Oh my...I wish these buns weren't so far away. I would foster in a heartbeat.


----------



## osprey (May 27, 2008)

Oreo Bunkins is safe! She was rescued by The Rabbit Haven, and has been adopted. She is currently in foster care awaiting her spay. She will be going to her forever home sometime next week.


----------



## Coco0457 (May 27, 2008)

*slavetoabunny wrote: *


> Oh my...I wish these buns weren't so far away. I would foster in a heartbeat.



I was thinking the same!! We have to consider moving!! :biggrin2:



^_^


----------



## Coco0457 (May 27, 2008)

*osprey wrote: *


> Oreo Bunkins is safe! She was rescued by The Rabbit Haven, and has been adopted. She is currently in foster care awaiting her spay. She will be going to her forever home sometime next week.



oh, this is great news!!!

:bunny19 Oreo is such a cutie!!!


----------



## pla725 (Jun 3, 2008)

Rosie the Riveter was rescued with 21 other rabbits who were living
under the owner's house. They were malnourished, exposed to predators,
and they were suffering.
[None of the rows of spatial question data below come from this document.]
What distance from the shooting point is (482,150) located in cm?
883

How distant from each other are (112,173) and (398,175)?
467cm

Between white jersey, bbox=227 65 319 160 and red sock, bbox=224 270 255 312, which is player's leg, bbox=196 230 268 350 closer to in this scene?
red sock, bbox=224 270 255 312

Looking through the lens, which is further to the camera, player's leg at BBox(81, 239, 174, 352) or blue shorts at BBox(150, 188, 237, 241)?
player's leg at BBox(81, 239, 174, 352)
Domestic rabbits don't have the same
instincts that wild rabbits have, so they are not capable of defending
themselves outdoors. Rosie was lucky to survive that ordeal, and is
now looking for an INDOOR home.

Rosie the Riveter is a shy and sensitive rabbit who is frightened by
the loud chickens and dogs she is currently living with. She was
rescued in late April, but she is not showing progress in her current
environment. Although she has been spayed, litter box trained, and
picked up every day, she still does not trust people because she is so
nervous and uncomfortable in this setting. Her stress level and
anxiety are bad for her physical health as well, and we are worried
that she is getting depressed and lonely. She would do very well with
a bunny friend who could help bring her out of her shell, or in a
quiet foster home where she can relax and blossom. She is actually a
very sweet girl, but she needs to be given a fair chance. She is at
HIGH-RISK because of her dislike for certain staff members and because
she is difficult to adopt due to her current behavior and breed
(Florida White). Can you help her by fostering or rescuing her? Please
contact Anna at [email protected] or Julie Wood at
[email protected] T: (831)688.8118 or (831)212.1935 if you can
help. SHE NEEDS RESCUE OR FOSTER THIS WEEK FOR HER OWN SAFETY!

I have a beautiful photo of her that I will post so that you can see
this sweet, shy girl. She needs a foster home in central California,
or an adopter.


----------



## osprey (Jun 3, 2008)

This is Rosie:


----------



## osprey (Jun 30, 2008)

Rosie the Riveter was rescued by The Rabbit Haven and is no longer in danger. She is safe, and is a Haven bunny now.


----------



## pla725 (Jun 30, 2008)

I'm glad this one was saved. Thanks for the update.


----------